THE REQUEST:
Present every line of the rows below as a Markdown table with the columns "Number" and "Line," numbering the lines consecutively from 1, skipping blank lines, and leaving the pictures out.

SOURCE DATA:
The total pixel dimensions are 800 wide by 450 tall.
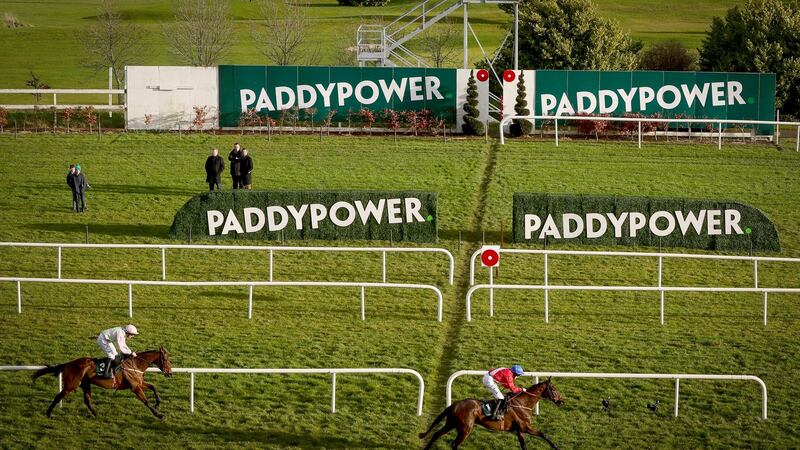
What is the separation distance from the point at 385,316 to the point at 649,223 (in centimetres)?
739

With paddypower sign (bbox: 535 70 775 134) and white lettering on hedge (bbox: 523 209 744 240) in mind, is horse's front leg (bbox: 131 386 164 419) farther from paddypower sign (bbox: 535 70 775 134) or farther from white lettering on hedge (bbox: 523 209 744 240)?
paddypower sign (bbox: 535 70 775 134)

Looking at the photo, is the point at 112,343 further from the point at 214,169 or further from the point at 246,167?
the point at 246,167

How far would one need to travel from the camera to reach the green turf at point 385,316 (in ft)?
58.9

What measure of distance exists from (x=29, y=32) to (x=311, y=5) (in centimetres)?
2153

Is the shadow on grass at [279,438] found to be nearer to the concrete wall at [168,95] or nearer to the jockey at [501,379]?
the jockey at [501,379]

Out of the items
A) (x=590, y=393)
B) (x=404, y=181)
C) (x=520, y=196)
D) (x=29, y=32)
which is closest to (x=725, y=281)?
(x=520, y=196)

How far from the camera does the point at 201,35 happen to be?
53.1m

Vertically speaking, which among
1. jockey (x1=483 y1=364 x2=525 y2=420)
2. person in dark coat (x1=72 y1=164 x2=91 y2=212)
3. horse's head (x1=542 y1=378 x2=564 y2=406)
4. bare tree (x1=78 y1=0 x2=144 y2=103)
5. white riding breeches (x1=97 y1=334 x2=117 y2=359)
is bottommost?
horse's head (x1=542 y1=378 x2=564 y2=406)

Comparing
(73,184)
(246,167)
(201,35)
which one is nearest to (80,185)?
(73,184)

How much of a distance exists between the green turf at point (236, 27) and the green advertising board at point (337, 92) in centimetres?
1445

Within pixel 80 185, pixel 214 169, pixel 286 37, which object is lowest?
pixel 80 185

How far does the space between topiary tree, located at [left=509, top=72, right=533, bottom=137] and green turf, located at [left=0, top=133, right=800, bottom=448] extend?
1688 millimetres

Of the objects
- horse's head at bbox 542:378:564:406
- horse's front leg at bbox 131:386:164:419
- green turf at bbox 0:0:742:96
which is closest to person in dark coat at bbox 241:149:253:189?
horse's front leg at bbox 131:386:164:419

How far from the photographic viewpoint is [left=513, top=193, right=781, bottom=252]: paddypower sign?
27.5 metres
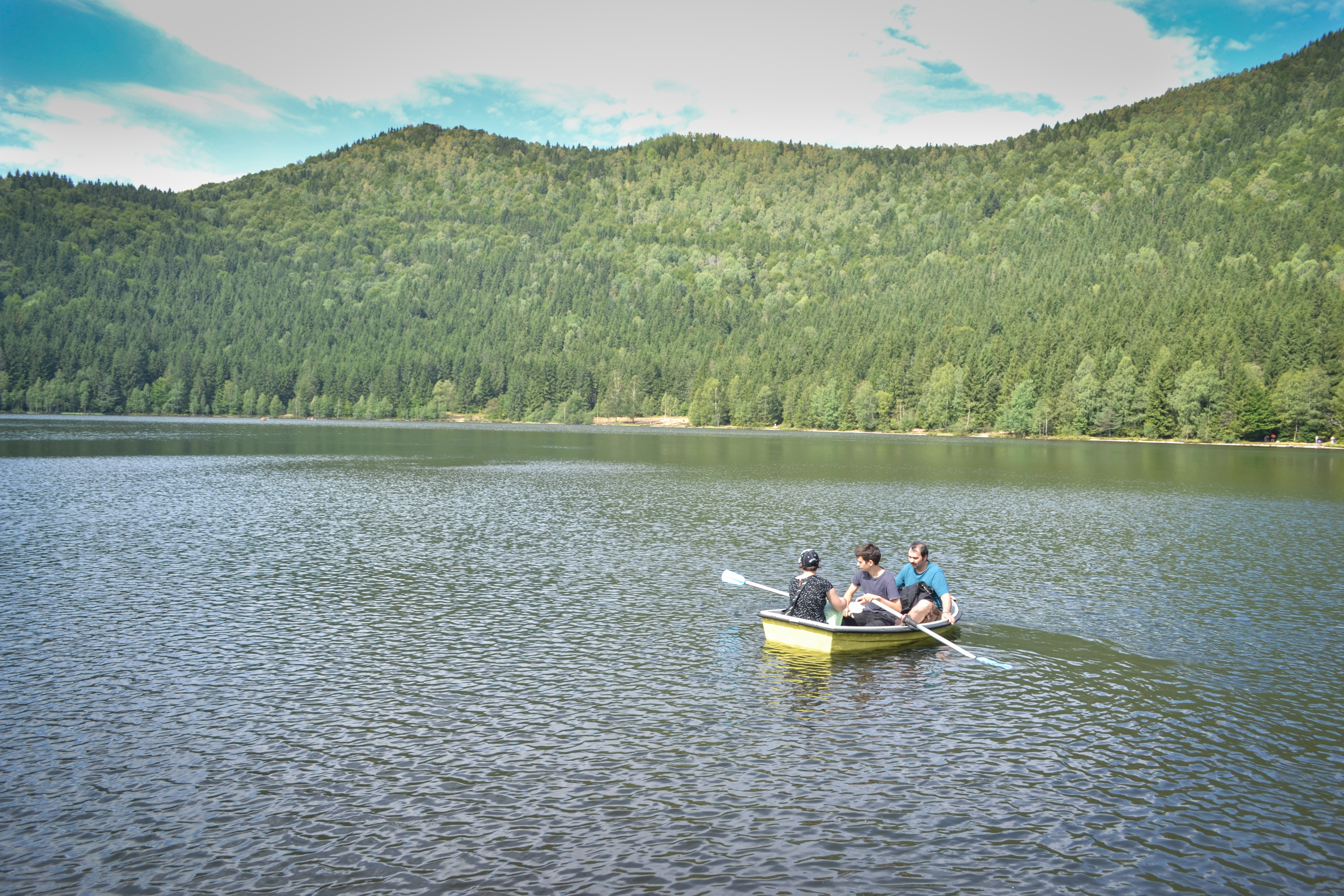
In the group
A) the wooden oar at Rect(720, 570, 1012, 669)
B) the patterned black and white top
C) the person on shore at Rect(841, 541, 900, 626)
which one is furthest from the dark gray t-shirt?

EXERCISE OUTPUT:
| Number | Line |
|---|---|
| 1 | The total pixel dimensions are 800 wide by 450 tall. |
| 2 | What is the separation distance from the point at 385,316 to the point at 649,223 (in centimetres)? |
| 3 | 739 |
| 4 | With paddypower sign (bbox: 535 70 775 134) and white lettering on hedge (bbox: 523 209 744 240) in mind, is horse's front leg (bbox: 131 386 164 419) farther from paddypower sign (bbox: 535 70 775 134) or farther from white lettering on hedge (bbox: 523 209 744 240)? |
| 5 | paddypower sign (bbox: 535 70 775 134) |
| 6 | Looking at the photo, is the point at 112,343 further from the point at 214,169 or further from the point at 246,167? |
| 7 | the point at 246,167 |
| 8 | How far would one need to travel from the camera to reach the green turf at point 385,316 (in ft)? |
| 9 | 58.9 |
| 10 | What measure of distance exists from (x=29, y=32) to (x=311, y=5) (in centimetres)? |
| 11 | 2153 |
| 12 | Is the shadow on grass at [279,438] found to be nearer to the concrete wall at [168,95] or nearer to the jockey at [501,379]? |
| 13 | the jockey at [501,379] |
| 14 | Out of the items |
| 15 | A) (x=590, y=393) |
| 16 | B) (x=404, y=181) |
| 17 | C) (x=520, y=196) |
| 18 | D) (x=29, y=32) |
| 19 | which is closest to (x=725, y=281)? |
| 20 | (x=520, y=196) |
| 21 | How far from the camera does the point at 201,35 happen to be? |
| 22 | 53.1m |
| 23 | Vertically speaking, which among |
| 24 | 1. jockey (x1=483 y1=364 x2=525 y2=420) |
| 25 | 2. person in dark coat (x1=72 y1=164 x2=91 y2=212) |
| 26 | 3. horse's head (x1=542 y1=378 x2=564 y2=406) |
| 27 | 4. bare tree (x1=78 y1=0 x2=144 y2=103) |
| 28 | 5. white riding breeches (x1=97 y1=334 x2=117 y2=359) |
| 29 | is bottommost? |
| 30 | horse's head (x1=542 y1=378 x2=564 y2=406) |
| 31 | Comparing |
| 32 | (73,184) |
| 33 | (246,167) |
| 34 | (201,35) |
| 35 | which one is nearest to (80,185)? |
| 36 | (73,184) |
| 37 | How much of a distance exists between the green turf at point (236, 27) and the green advertising board at point (337, 92) in centimetres? |
| 38 | 1445 |
| 39 | Within pixel 80 185, pixel 214 169, pixel 286 37, which object is lowest? |
| 40 | pixel 80 185 |
| 41 | How far does the space between topiary tree, located at [left=509, top=72, right=533, bottom=137] and green turf, located at [left=0, top=133, right=800, bottom=448] extend? |
| 42 | 1688 millimetres |
| 43 | Of the objects |
| 44 | - horse's head at bbox 542:378:564:406 |
| 45 | - horse's front leg at bbox 131:386:164:419 |
| 46 | - green turf at bbox 0:0:742:96 |
| 47 | which is closest to person in dark coat at bbox 241:149:253:189? |
| 48 | horse's front leg at bbox 131:386:164:419 |
| 49 | How far from the photographic viewpoint is [left=513, top=193, right=781, bottom=252]: paddypower sign? |
| 50 | 27.5 metres |
| 51 | In the group |
| 52 | A) the wooden oar at Rect(720, 570, 1012, 669) |
| 53 | B) the patterned black and white top |
| 54 | C) the person on shore at Rect(841, 541, 900, 626) |
| 55 | which one is furthest from the dark gray t-shirt? |